Currer pretty much summed it up: “I think we’ll see positive stuff come out of all this over the next few years. It’s about adapting. It’s our reaction to whatever comes our way that counts.”

So does that adaptation mean more mergers, acquisitions or partnerships are likely in the sector? Currer was first off on the subject. “I think we will see more PSPs looking for relationships with companies with expertise they don’t have themselves - especially in areas like app development and W2P. I think we’ll see more subscription type commerce, whereby you get customers signed up to a £250 a month deal on renewable graphics etc. But you need the know-how to do that.”

“Yeah, our whole W2P development programme is because we see we can sell the software platform modules,” enthused McCombe. “Nobody will want to acquire us, but they may want formal partnership.”

“What I’d say, having gone through an international merger quite recently, is that mergers in the UK are very long-winded and difficult which puts people off. Merging with two Danish companies was so much easier - it was done in three days.”

Leach, having ruled “acquisitions a risky business” was more upbeat about strategic partnership, especially overseas. “I went to Shanghai last year and the POS is not so different to that produced for London. So why can’t I get a piece of that action. We’re at early stage relationship forming to do that and I think we’ll see more of that sort of thing happening.”

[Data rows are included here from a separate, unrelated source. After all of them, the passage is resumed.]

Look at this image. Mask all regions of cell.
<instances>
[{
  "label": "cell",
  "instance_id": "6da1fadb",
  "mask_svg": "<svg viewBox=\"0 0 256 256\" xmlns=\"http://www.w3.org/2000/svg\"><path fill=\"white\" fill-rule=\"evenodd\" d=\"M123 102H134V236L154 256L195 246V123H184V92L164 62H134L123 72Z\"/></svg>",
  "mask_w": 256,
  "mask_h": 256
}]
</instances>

“I think that as the sector has matured it has become much more relaxed and people are happier now to have relationships with other companies because we’ve all learned who to trust and who not to trust,” added Clark.

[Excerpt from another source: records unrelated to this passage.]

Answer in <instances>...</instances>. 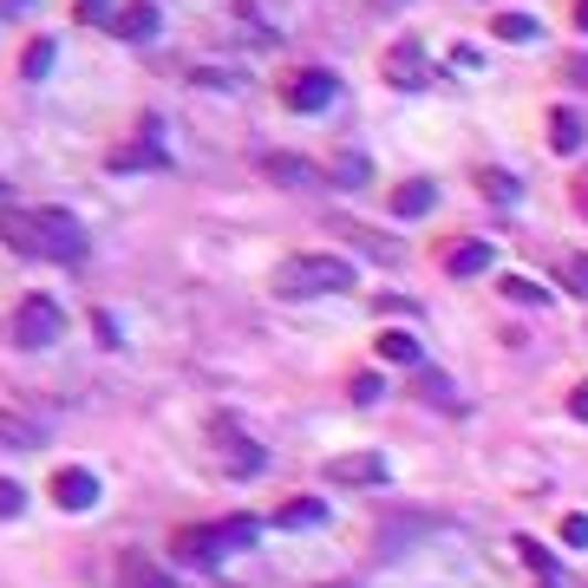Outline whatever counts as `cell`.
I'll return each mask as SVG.
<instances>
[{
	"label": "cell",
	"mask_w": 588,
	"mask_h": 588,
	"mask_svg": "<svg viewBox=\"0 0 588 588\" xmlns=\"http://www.w3.org/2000/svg\"><path fill=\"white\" fill-rule=\"evenodd\" d=\"M354 282L360 275L340 255H294V262H282V275H275V288L288 294V301H301V294H347Z\"/></svg>",
	"instance_id": "6da1fadb"
},
{
	"label": "cell",
	"mask_w": 588,
	"mask_h": 588,
	"mask_svg": "<svg viewBox=\"0 0 588 588\" xmlns=\"http://www.w3.org/2000/svg\"><path fill=\"white\" fill-rule=\"evenodd\" d=\"M60 334H66V307H60L53 294H27L20 314H13V347L40 354V347H53Z\"/></svg>",
	"instance_id": "7a4b0ae2"
},
{
	"label": "cell",
	"mask_w": 588,
	"mask_h": 588,
	"mask_svg": "<svg viewBox=\"0 0 588 588\" xmlns=\"http://www.w3.org/2000/svg\"><path fill=\"white\" fill-rule=\"evenodd\" d=\"M40 242H46V255L53 262H85V222L73 210H40Z\"/></svg>",
	"instance_id": "3957f363"
},
{
	"label": "cell",
	"mask_w": 588,
	"mask_h": 588,
	"mask_svg": "<svg viewBox=\"0 0 588 588\" xmlns=\"http://www.w3.org/2000/svg\"><path fill=\"white\" fill-rule=\"evenodd\" d=\"M334 92H340V78L327 73V66H307V73H288L282 105H288V112H327V105H334Z\"/></svg>",
	"instance_id": "277c9868"
},
{
	"label": "cell",
	"mask_w": 588,
	"mask_h": 588,
	"mask_svg": "<svg viewBox=\"0 0 588 588\" xmlns=\"http://www.w3.org/2000/svg\"><path fill=\"white\" fill-rule=\"evenodd\" d=\"M426 78H432V66H426L419 40H392V53H386V85H399V92H419Z\"/></svg>",
	"instance_id": "5b68a950"
},
{
	"label": "cell",
	"mask_w": 588,
	"mask_h": 588,
	"mask_svg": "<svg viewBox=\"0 0 588 588\" xmlns=\"http://www.w3.org/2000/svg\"><path fill=\"white\" fill-rule=\"evenodd\" d=\"M0 242H7L13 255H46V242H40V210H0Z\"/></svg>",
	"instance_id": "8992f818"
},
{
	"label": "cell",
	"mask_w": 588,
	"mask_h": 588,
	"mask_svg": "<svg viewBox=\"0 0 588 588\" xmlns=\"http://www.w3.org/2000/svg\"><path fill=\"white\" fill-rule=\"evenodd\" d=\"M53 504H60V511H92V504H98V477H92V471H60V477H53Z\"/></svg>",
	"instance_id": "52a82bcc"
},
{
	"label": "cell",
	"mask_w": 588,
	"mask_h": 588,
	"mask_svg": "<svg viewBox=\"0 0 588 588\" xmlns=\"http://www.w3.org/2000/svg\"><path fill=\"white\" fill-rule=\"evenodd\" d=\"M118 588H177V582L157 569L150 549H125V556H118Z\"/></svg>",
	"instance_id": "ba28073f"
},
{
	"label": "cell",
	"mask_w": 588,
	"mask_h": 588,
	"mask_svg": "<svg viewBox=\"0 0 588 588\" xmlns=\"http://www.w3.org/2000/svg\"><path fill=\"white\" fill-rule=\"evenodd\" d=\"M334 484H386V458L379 451H360V458H334L327 464Z\"/></svg>",
	"instance_id": "9c48e42d"
},
{
	"label": "cell",
	"mask_w": 588,
	"mask_h": 588,
	"mask_svg": "<svg viewBox=\"0 0 588 588\" xmlns=\"http://www.w3.org/2000/svg\"><path fill=\"white\" fill-rule=\"evenodd\" d=\"M439 210V183H426V177H412V183H399L392 190V217H432Z\"/></svg>",
	"instance_id": "30bf717a"
},
{
	"label": "cell",
	"mask_w": 588,
	"mask_h": 588,
	"mask_svg": "<svg viewBox=\"0 0 588 588\" xmlns=\"http://www.w3.org/2000/svg\"><path fill=\"white\" fill-rule=\"evenodd\" d=\"M157 27H164V13H157L150 0L118 7V20H112V33H118V40H157Z\"/></svg>",
	"instance_id": "8fae6325"
},
{
	"label": "cell",
	"mask_w": 588,
	"mask_h": 588,
	"mask_svg": "<svg viewBox=\"0 0 588 588\" xmlns=\"http://www.w3.org/2000/svg\"><path fill=\"white\" fill-rule=\"evenodd\" d=\"M379 354H386V360H392V367H426V340H419V334H406V327H392V334H379Z\"/></svg>",
	"instance_id": "7c38bea8"
},
{
	"label": "cell",
	"mask_w": 588,
	"mask_h": 588,
	"mask_svg": "<svg viewBox=\"0 0 588 588\" xmlns=\"http://www.w3.org/2000/svg\"><path fill=\"white\" fill-rule=\"evenodd\" d=\"M217 439H222V458H229V471H262V451L235 432V419H217Z\"/></svg>",
	"instance_id": "4fadbf2b"
},
{
	"label": "cell",
	"mask_w": 588,
	"mask_h": 588,
	"mask_svg": "<svg viewBox=\"0 0 588 588\" xmlns=\"http://www.w3.org/2000/svg\"><path fill=\"white\" fill-rule=\"evenodd\" d=\"M177 556H183L190 569H217V563H222L217 529H183V536H177Z\"/></svg>",
	"instance_id": "5bb4252c"
},
{
	"label": "cell",
	"mask_w": 588,
	"mask_h": 588,
	"mask_svg": "<svg viewBox=\"0 0 588 588\" xmlns=\"http://www.w3.org/2000/svg\"><path fill=\"white\" fill-rule=\"evenodd\" d=\"M491 262H497V255H491V242H458V249L444 255V275H458V282H464V275H484Z\"/></svg>",
	"instance_id": "9a60e30c"
},
{
	"label": "cell",
	"mask_w": 588,
	"mask_h": 588,
	"mask_svg": "<svg viewBox=\"0 0 588 588\" xmlns=\"http://www.w3.org/2000/svg\"><path fill=\"white\" fill-rule=\"evenodd\" d=\"M588 145V125L576 112H549V150H563V157H576Z\"/></svg>",
	"instance_id": "2e32d148"
},
{
	"label": "cell",
	"mask_w": 588,
	"mask_h": 588,
	"mask_svg": "<svg viewBox=\"0 0 588 588\" xmlns=\"http://www.w3.org/2000/svg\"><path fill=\"white\" fill-rule=\"evenodd\" d=\"M0 444H7V451H40L46 432H40L33 419H20V412H0Z\"/></svg>",
	"instance_id": "e0dca14e"
},
{
	"label": "cell",
	"mask_w": 588,
	"mask_h": 588,
	"mask_svg": "<svg viewBox=\"0 0 588 588\" xmlns=\"http://www.w3.org/2000/svg\"><path fill=\"white\" fill-rule=\"evenodd\" d=\"M210 529H217V549H222V556H229V549H249V543L262 536V523H255V516H229V523H210Z\"/></svg>",
	"instance_id": "ac0fdd59"
},
{
	"label": "cell",
	"mask_w": 588,
	"mask_h": 588,
	"mask_svg": "<svg viewBox=\"0 0 588 588\" xmlns=\"http://www.w3.org/2000/svg\"><path fill=\"white\" fill-rule=\"evenodd\" d=\"M334 183H340V190H367L372 164L360 157V150H340V157H334Z\"/></svg>",
	"instance_id": "d6986e66"
},
{
	"label": "cell",
	"mask_w": 588,
	"mask_h": 588,
	"mask_svg": "<svg viewBox=\"0 0 588 588\" xmlns=\"http://www.w3.org/2000/svg\"><path fill=\"white\" fill-rule=\"evenodd\" d=\"M157 132H164V125H145V145L112 150V164H118V170H138V164H164V145H157Z\"/></svg>",
	"instance_id": "ffe728a7"
},
{
	"label": "cell",
	"mask_w": 588,
	"mask_h": 588,
	"mask_svg": "<svg viewBox=\"0 0 588 588\" xmlns=\"http://www.w3.org/2000/svg\"><path fill=\"white\" fill-rule=\"evenodd\" d=\"M53 60H60V46H53V40H33V46L20 53V78H33V85H40V78L53 73Z\"/></svg>",
	"instance_id": "44dd1931"
},
{
	"label": "cell",
	"mask_w": 588,
	"mask_h": 588,
	"mask_svg": "<svg viewBox=\"0 0 588 588\" xmlns=\"http://www.w3.org/2000/svg\"><path fill=\"white\" fill-rule=\"evenodd\" d=\"M282 529H307V523H327V504L321 497H294V504H282V516H275Z\"/></svg>",
	"instance_id": "7402d4cb"
},
{
	"label": "cell",
	"mask_w": 588,
	"mask_h": 588,
	"mask_svg": "<svg viewBox=\"0 0 588 588\" xmlns=\"http://www.w3.org/2000/svg\"><path fill=\"white\" fill-rule=\"evenodd\" d=\"M543 33V20L536 13H497V40H511V46H529Z\"/></svg>",
	"instance_id": "603a6c76"
},
{
	"label": "cell",
	"mask_w": 588,
	"mask_h": 588,
	"mask_svg": "<svg viewBox=\"0 0 588 588\" xmlns=\"http://www.w3.org/2000/svg\"><path fill=\"white\" fill-rule=\"evenodd\" d=\"M262 170H269V177H282V183H294V190H301V183H314V164H307V157H262Z\"/></svg>",
	"instance_id": "cb8c5ba5"
},
{
	"label": "cell",
	"mask_w": 588,
	"mask_h": 588,
	"mask_svg": "<svg viewBox=\"0 0 588 588\" xmlns=\"http://www.w3.org/2000/svg\"><path fill=\"white\" fill-rule=\"evenodd\" d=\"M419 392L439 406V412H458V392H451V379L444 372H432V367H419Z\"/></svg>",
	"instance_id": "d4e9b609"
},
{
	"label": "cell",
	"mask_w": 588,
	"mask_h": 588,
	"mask_svg": "<svg viewBox=\"0 0 588 588\" xmlns=\"http://www.w3.org/2000/svg\"><path fill=\"white\" fill-rule=\"evenodd\" d=\"M477 190H484L497 210H511V203H516V177H511V170H484V177H477Z\"/></svg>",
	"instance_id": "484cf974"
},
{
	"label": "cell",
	"mask_w": 588,
	"mask_h": 588,
	"mask_svg": "<svg viewBox=\"0 0 588 588\" xmlns=\"http://www.w3.org/2000/svg\"><path fill=\"white\" fill-rule=\"evenodd\" d=\"M504 294H511V301H523V307H543V301H549V294L536 288L529 275H511V282H504Z\"/></svg>",
	"instance_id": "4316f807"
},
{
	"label": "cell",
	"mask_w": 588,
	"mask_h": 588,
	"mask_svg": "<svg viewBox=\"0 0 588 588\" xmlns=\"http://www.w3.org/2000/svg\"><path fill=\"white\" fill-rule=\"evenodd\" d=\"M563 543H569V549H588V511L563 516Z\"/></svg>",
	"instance_id": "83f0119b"
},
{
	"label": "cell",
	"mask_w": 588,
	"mask_h": 588,
	"mask_svg": "<svg viewBox=\"0 0 588 588\" xmlns=\"http://www.w3.org/2000/svg\"><path fill=\"white\" fill-rule=\"evenodd\" d=\"M563 282L588 301V255H569V262H563Z\"/></svg>",
	"instance_id": "f1b7e54d"
},
{
	"label": "cell",
	"mask_w": 588,
	"mask_h": 588,
	"mask_svg": "<svg viewBox=\"0 0 588 588\" xmlns=\"http://www.w3.org/2000/svg\"><path fill=\"white\" fill-rule=\"evenodd\" d=\"M78 20L98 27V20H118V7H112V0H78Z\"/></svg>",
	"instance_id": "f546056e"
},
{
	"label": "cell",
	"mask_w": 588,
	"mask_h": 588,
	"mask_svg": "<svg viewBox=\"0 0 588 588\" xmlns=\"http://www.w3.org/2000/svg\"><path fill=\"white\" fill-rule=\"evenodd\" d=\"M27 511V491L20 484H0V516H20Z\"/></svg>",
	"instance_id": "4dcf8cb0"
},
{
	"label": "cell",
	"mask_w": 588,
	"mask_h": 588,
	"mask_svg": "<svg viewBox=\"0 0 588 588\" xmlns=\"http://www.w3.org/2000/svg\"><path fill=\"white\" fill-rule=\"evenodd\" d=\"M354 399H360V406H372V399H386V386H379L372 372H360V379H354Z\"/></svg>",
	"instance_id": "1f68e13d"
},
{
	"label": "cell",
	"mask_w": 588,
	"mask_h": 588,
	"mask_svg": "<svg viewBox=\"0 0 588 588\" xmlns=\"http://www.w3.org/2000/svg\"><path fill=\"white\" fill-rule=\"evenodd\" d=\"M451 66H458V73H477L484 60H477V46H451Z\"/></svg>",
	"instance_id": "d6a6232c"
},
{
	"label": "cell",
	"mask_w": 588,
	"mask_h": 588,
	"mask_svg": "<svg viewBox=\"0 0 588 588\" xmlns=\"http://www.w3.org/2000/svg\"><path fill=\"white\" fill-rule=\"evenodd\" d=\"M516 549H523V563H529V569H543V576H549V556H543V543H529V536H523Z\"/></svg>",
	"instance_id": "836d02e7"
},
{
	"label": "cell",
	"mask_w": 588,
	"mask_h": 588,
	"mask_svg": "<svg viewBox=\"0 0 588 588\" xmlns=\"http://www.w3.org/2000/svg\"><path fill=\"white\" fill-rule=\"evenodd\" d=\"M569 412H576V419H582V426H588V379H582V386H576V392H569Z\"/></svg>",
	"instance_id": "e575fe53"
},
{
	"label": "cell",
	"mask_w": 588,
	"mask_h": 588,
	"mask_svg": "<svg viewBox=\"0 0 588 588\" xmlns=\"http://www.w3.org/2000/svg\"><path fill=\"white\" fill-rule=\"evenodd\" d=\"M40 0H0V13H33Z\"/></svg>",
	"instance_id": "d590c367"
},
{
	"label": "cell",
	"mask_w": 588,
	"mask_h": 588,
	"mask_svg": "<svg viewBox=\"0 0 588 588\" xmlns=\"http://www.w3.org/2000/svg\"><path fill=\"white\" fill-rule=\"evenodd\" d=\"M569 78H576V85L588 92V60H569Z\"/></svg>",
	"instance_id": "8d00e7d4"
},
{
	"label": "cell",
	"mask_w": 588,
	"mask_h": 588,
	"mask_svg": "<svg viewBox=\"0 0 588 588\" xmlns=\"http://www.w3.org/2000/svg\"><path fill=\"white\" fill-rule=\"evenodd\" d=\"M576 27L588 33V0H576Z\"/></svg>",
	"instance_id": "74e56055"
},
{
	"label": "cell",
	"mask_w": 588,
	"mask_h": 588,
	"mask_svg": "<svg viewBox=\"0 0 588 588\" xmlns=\"http://www.w3.org/2000/svg\"><path fill=\"white\" fill-rule=\"evenodd\" d=\"M327 588H360V582H327Z\"/></svg>",
	"instance_id": "f35d334b"
}]
</instances>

“And it’s much more about inclusion because quite honestly, there’s enough gravy to go around,” added Berrisford. “I think that we’re about to see a lot of people developing app technology that will drive print possibilities - and the actual production will be handled by outsourced print people like all of us.”

Key Widthwise 2016 data

Almost half of the 238 responding PSPs had five employees or fewer. But, 9% had over 100

40% had a turnover under £250,000, while 10% were making more than £5m

79% expected large-format turnover to grow in 2016

Over half expect wide-format print revenue to increase as a % of theit total company turnover - and don’t forget that over 7% said wide-format prin is already 100% of turnover,so it can’t increase! Only 3% said it would decrease

Nearly 37% ranked ‘growing turnover’ as a top priority. Under 20% said it was to improve margins

39% said latge-format profit margins increased in 2015, though 17% said they fell

While 44% said margins better than in other parts of their business, 13% said they were worse.